In a statement that has been widely interpreted as signifying Chinese support for the Russian position on the ongoing crisis in Ukraine, the Russian Foreign Ministry announced on March 3 that the foreign ministers of the two countries had expressed “broadly coinciding views” in a telephone conversation (South China Morning Post (SCMP), March 4). While we do not know what Chinese Foreign Minister Wang Yi told his counterpart on the phone, China has studiously avoided endorsing Russia’s views in public, and rather appears to be pursuing a neutrality that will permit it to deal easily with any government that establishes power in Kiev. Nor has Chinese media coverage been favorable to Russia.
The Chinese Foreign Ministry’s terse official description of the call says only that “The two sides believed that properly handling the Ukrainian crisis is very important to safeguarding regional peace and stability”—a sentiment with which Washington and Kiev no doubt agree (Chinese Ministry of Foreign Affairs website (MoFA), March 3).
At the Foreign Ministry’s daily press briefings, Chinese spokespeople have repeatedly described the change in government as a legitimate choice made by the Ukrainian people. Two days after deposed Ukrainian President Victor Yanukovych fled Kiev, spokesperson Hua Chunying said that China “respects the independent choice made by the Ukrainian people in keeping with Ukraine’s national conditions and stands ready to foster strategic partnership with the Ukrainian side on an equal footing for win-win progress” (MoFA daily briefing, February 24).

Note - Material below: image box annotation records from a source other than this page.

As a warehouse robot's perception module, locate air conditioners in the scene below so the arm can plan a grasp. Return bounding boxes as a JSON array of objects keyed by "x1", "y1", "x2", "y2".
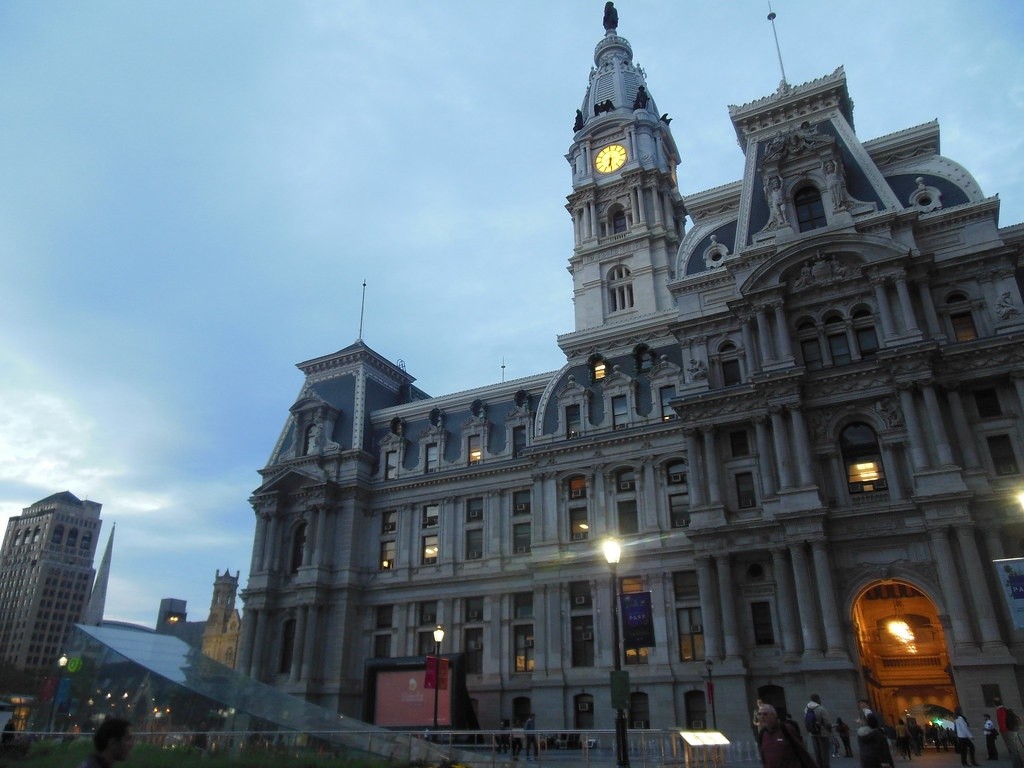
[
  {"x1": 517, "y1": 451, "x2": 525, "y2": 457},
  {"x1": 516, "y1": 546, "x2": 525, "y2": 553},
  {"x1": 576, "y1": 596, "x2": 584, "y2": 603},
  {"x1": 676, "y1": 519, "x2": 685, "y2": 527},
  {"x1": 423, "y1": 614, "x2": 432, "y2": 622},
  {"x1": 424, "y1": 517, "x2": 431, "y2": 522},
  {"x1": 742, "y1": 499, "x2": 752, "y2": 507},
  {"x1": 873, "y1": 479, "x2": 888, "y2": 490},
  {"x1": 525, "y1": 639, "x2": 533, "y2": 647},
  {"x1": 470, "y1": 510, "x2": 479, "y2": 517},
  {"x1": 573, "y1": 489, "x2": 582, "y2": 498},
  {"x1": 588, "y1": 740, "x2": 595, "y2": 748},
  {"x1": 690, "y1": 625, "x2": 702, "y2": 633},
  {"x1": 469, "y1": 552, "x2": 477, "y2": 558},
  {"x1": 469, "y1": 611, "x2": 478, "y2": 618},
  {"x1": 634, "y1": 720, "x2": 647, "y2": 729},
  {"x1": 428, "y1": 468, "x2": 435, "y2": 472},
  {"x1": 571, "y1": 431, "x2": 580, "y2": 438},
  {"x1": 579, "y1": 703, "x2": 590, "y2": 711},
  {"x1": 472, "y1": 460, "x2": 479, "y2": 465},
  {"x1": 384, "y1": 524, "x2": 393, "y2": 530},
  {"x1": 425, "y1": 645, "x2": 434, "y2": 653},
  {"x1": 849, "y1": 483, "x2": 862, "y2": 493},
  {"x1": 619, "y1": 423, "x2": 628, "y2": 430},
  {"x1": 669, "y1": 414, "x2": 678, "y2": 419},
  {"x1": 517, "y1": 503, "x2": 526, "y2": 510},
  {"x1": 621, "y1": 481, "x2": 631, "y2": 490},
  {"x1": 473, "y1": 642, "x2": 481, "y2": 649},
  {"x1": 1000, "y1": 465, "x2": 1015, "y2": 475},
  {"x1": 573, "y1": 532, "x2": 584, "y2": 539},
  {"x1": 582, "y1": 632, "x2": 592, "y2": 641},
  {"x1": 672, "y1": 474, "x2": 682, "y2": 481},
  {"x1": 424, "y1": 557, "x2": 433, "y2": 563}
]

The speed with which China came to accept the revolution in Ukraine stands in sharp contrast to its handling of the events of the Arab Spring, in which Chinese spokespeople repeatedly endorsed the legitimacy of regimes even as they were collapsing, leading to a situation in which China had to scramble to establish relations with new governments in order to protect oil concessions and other economic interests in these countries.